Given problem: Copy out the text lines of each item below word for word, leaving out the pictures.

-- Start --

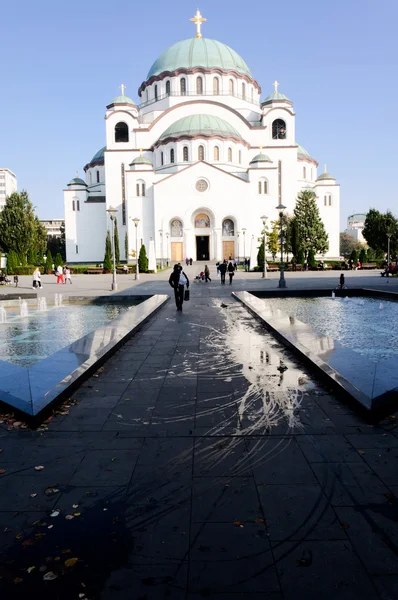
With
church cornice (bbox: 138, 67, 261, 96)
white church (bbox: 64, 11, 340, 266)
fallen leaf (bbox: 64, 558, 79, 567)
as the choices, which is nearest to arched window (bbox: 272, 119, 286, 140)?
white church (bbox: 64, 11, 340, 266)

-- End --

Finished exercise:
With
church cornice (bbox: 138, 67, 261, 96)
white church (bbox: 64, 11, 340, 266)
fallen leaf (bbox: 64, 558, 79, 567)
as the choices, which is nearest to arched window (bbox: 272, 119, 286, 140)?
white church (bbox: 64, 11, 340, 266)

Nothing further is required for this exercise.